Advent of Code 2025 - Day 1
Ladies and gentlemen, we are here! Advent of Code 2025 has begun! Let's take a look at day 1.
Check out my full solution for day 1 at GitHub.
Today's problem features a safe, protected by a dial with numbers from 0 to 99. At the start, the dial points at number 50. We are given a list of instructions, where each instruction tells us if we need to rotate the dial left (towards a lower number) or right (towards a higher number) and it also tells how many clicks we need to rotate. For example, the instruction 'L42' means we need to rotate left towards a lower number 42 times. As we are dealing with a rotating dial, whenever we reach the number 0 when rotating left, we continue at number 99. The same is true in the other direction: whenever we reach the number 99 when rotating right, we continue at number 0.
Part One
For part one of the puzzle, we need to count how many times the dial points exactly at number 0 after one instruction.
To begin, I initialize the variables pointer and zero_pointer at their respective starting values:
pointer = 50
zero_pointer = 0
Then, we need to go over each line of the input and parse each line as we read it. The first character is always an 'L' or an 'R' and the remaining characters are the number of clicks we need to rotate. We can save both in a variable:
direction = line[0]
clicks = int(line[1:])
Now we know the direction we need to rotate in and how many clicks we need to rotate, we can actually begin the rotation process. I've created a new function that accepts the current pointer, the direction to rotate in and the number of clicks to rotate. Then we can increase the pointer when rotating right and decrease the pointer when rotating left. We need to be careful when passing the number 0 or 99, which we can do by using modulo (%). This means that the resulting pointer number is always between 0 and 99.
def rotate(pointer:int, direction:str, clicks:int) -> int:
return (pointer + clicks) % 100 if direction == 'R' else (pointer - clicks) % 100
What remains in part one is to check the value of the pointer after each instruction. If it is pointing at zero, we need to remember that and increase a counter. The value of this counter after executing all instructions will be the final answer for part one.
zero_pointer += 1 if pointer == 0 else 0
Part Two
Part two changes a small thing: we need to count the total number of times the dial points at zero every time. So not only after executing an instruction, but within an instruction as well.
That changes the logic a bit. The easiest thing is to just go click by click and checking if we're pointing at zero after each click. I've done this in a new function that accepts the current pointer position, the direction we need to turn in and the number of clicks. Within the function I loop as many times as the number of clicks, increase or decrease the pointer based on the direction and then check if the pointer is at zero. If so, I increase a count.

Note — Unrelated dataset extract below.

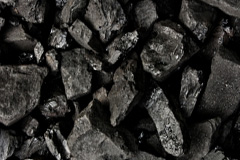 Phantassie coal boiler costs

def zero_passes(pointer:int, direction:str, clicks:int) -> int:
count = 0
for _ in range(clicks):
pointer = (pointer + 1) % 100 if direction == 'R' else (pointer - 1) % 100
count += 1 if pointer == 0 else 0
return count
After each instruction, I increase the total number of times the dial has passed zero. This total number is my answer two part two.
zero_pointer += zero_passes(pointer, direction, clicks)